Mereka menemukan pelaku dan racun yang digunakan. Bahan yang mengancam nyawa sekelompok orang penting itu pun segera diselidiki di Forum.
Sekitar 20 orang wanita dipanggil. Pemimpinnya, dua orang wanita ningrat yang bernama Sergia dan Cornelia, mengeklaim khasiat bahan itu untuk kesehatan, alih-alih mematikan. Mereka menyangkal semua tuduhan.
Senjata Makan Tuan
Namun kebohongan mereka terbongkar, saat pengadilan menantang para wanita itu untuk meminum ramuannya.
Setelah mendiskusikannya di antara mereka sendiri, kedua puluh wanita kelas atas itu pun menenggak racun tersebut.
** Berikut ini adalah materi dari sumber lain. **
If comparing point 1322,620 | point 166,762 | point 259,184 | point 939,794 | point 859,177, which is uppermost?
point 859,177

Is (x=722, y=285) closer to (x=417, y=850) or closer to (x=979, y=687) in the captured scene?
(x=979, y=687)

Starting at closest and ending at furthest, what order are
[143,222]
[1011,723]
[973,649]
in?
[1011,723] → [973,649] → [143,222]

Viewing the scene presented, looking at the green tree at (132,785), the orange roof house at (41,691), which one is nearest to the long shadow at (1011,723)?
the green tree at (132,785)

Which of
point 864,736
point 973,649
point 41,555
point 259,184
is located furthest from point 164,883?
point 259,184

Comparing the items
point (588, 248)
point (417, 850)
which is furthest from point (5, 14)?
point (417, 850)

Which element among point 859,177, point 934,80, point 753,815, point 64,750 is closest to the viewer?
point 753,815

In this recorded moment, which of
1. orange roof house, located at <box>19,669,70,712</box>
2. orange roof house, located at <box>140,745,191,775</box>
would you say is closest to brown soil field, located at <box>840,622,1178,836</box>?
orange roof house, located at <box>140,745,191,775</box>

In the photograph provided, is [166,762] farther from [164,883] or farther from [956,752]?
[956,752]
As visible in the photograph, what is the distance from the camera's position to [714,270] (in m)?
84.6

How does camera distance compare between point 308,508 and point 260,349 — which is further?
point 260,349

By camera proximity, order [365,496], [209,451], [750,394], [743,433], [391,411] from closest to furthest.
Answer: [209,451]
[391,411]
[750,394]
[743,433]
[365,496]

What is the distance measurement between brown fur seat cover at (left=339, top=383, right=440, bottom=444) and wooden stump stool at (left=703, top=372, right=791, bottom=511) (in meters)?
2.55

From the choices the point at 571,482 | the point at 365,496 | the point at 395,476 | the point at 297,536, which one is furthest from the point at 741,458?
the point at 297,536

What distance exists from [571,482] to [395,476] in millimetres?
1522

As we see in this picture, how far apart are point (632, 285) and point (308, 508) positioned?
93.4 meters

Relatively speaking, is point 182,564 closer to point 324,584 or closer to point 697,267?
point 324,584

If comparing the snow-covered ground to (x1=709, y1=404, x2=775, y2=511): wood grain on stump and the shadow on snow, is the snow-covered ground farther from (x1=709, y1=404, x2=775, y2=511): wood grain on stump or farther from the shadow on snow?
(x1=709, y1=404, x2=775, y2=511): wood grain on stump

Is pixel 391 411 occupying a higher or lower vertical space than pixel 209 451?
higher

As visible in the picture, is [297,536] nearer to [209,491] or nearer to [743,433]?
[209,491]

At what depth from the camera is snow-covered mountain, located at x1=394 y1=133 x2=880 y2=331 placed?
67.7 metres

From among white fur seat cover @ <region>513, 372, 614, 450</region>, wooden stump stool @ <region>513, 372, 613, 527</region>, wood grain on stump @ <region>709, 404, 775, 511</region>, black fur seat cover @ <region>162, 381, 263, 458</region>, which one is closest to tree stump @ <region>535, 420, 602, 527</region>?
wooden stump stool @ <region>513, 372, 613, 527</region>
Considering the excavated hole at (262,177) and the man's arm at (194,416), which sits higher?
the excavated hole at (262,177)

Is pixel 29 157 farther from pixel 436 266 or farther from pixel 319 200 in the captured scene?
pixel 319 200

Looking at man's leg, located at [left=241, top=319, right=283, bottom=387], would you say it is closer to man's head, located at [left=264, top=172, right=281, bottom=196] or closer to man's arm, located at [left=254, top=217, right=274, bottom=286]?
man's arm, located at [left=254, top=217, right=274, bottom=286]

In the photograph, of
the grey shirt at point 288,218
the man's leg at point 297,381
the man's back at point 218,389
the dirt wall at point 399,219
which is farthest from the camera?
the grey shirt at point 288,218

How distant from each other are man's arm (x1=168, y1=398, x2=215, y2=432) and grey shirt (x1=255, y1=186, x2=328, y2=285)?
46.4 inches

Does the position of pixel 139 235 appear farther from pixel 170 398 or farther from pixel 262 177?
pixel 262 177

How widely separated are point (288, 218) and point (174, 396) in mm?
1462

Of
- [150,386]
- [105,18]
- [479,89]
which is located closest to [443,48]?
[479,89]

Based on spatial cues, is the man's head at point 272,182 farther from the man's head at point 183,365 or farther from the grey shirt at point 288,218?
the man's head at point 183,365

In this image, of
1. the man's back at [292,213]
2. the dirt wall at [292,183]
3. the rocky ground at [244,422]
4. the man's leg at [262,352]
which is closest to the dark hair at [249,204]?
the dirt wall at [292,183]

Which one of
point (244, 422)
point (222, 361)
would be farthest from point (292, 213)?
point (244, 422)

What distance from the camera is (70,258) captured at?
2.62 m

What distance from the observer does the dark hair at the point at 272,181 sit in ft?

Hasilnya, mereka semuanya mati.
Sidang massal itu sendiri dilakukan di depan umum sebab kasusnya bukan hanya tentang keluarga. Sekelompok wanita ini mencoba untuk membongkar seluruh tatanan masyarakat Romawi.
Setelah sidang, konspirasi dengan cepat dibongkar. Terungkap bahwa 170 matron terlibat dan dinyatakan bersalah (sumber lain, kemudian menyebutkan angka 370, meskipun kedua angka itu mungkin dilebih-lebihkan).
Livy mengeklaim bahwa, pada titik ini, keracunan massal sangat jarang. Saat itu, publik menganggapnya sebagai contoh kegilaan daripada "niat jahat."
Pemberontakan Melawan Pernikahan
Para sarjana kemudian sepakat, aksi peracunan dilakukan lantaran para wanita mengabaikan pemimpin laki-laki dalam upaya untuk mengamankan hak yang sama bagi perempuan.
Profesor Richard Bauman dari Indiana University Bloomington berpendapat bahwa para wanita bangsawan ini membunuh suami mereka sebagai bagian dari pemberontakan melawan pernikahan Romawi.
Sekelompok wanita tersebut melakukan tindakan ekstrem untuk membebaskan diri mereka sendiri dan orang lain.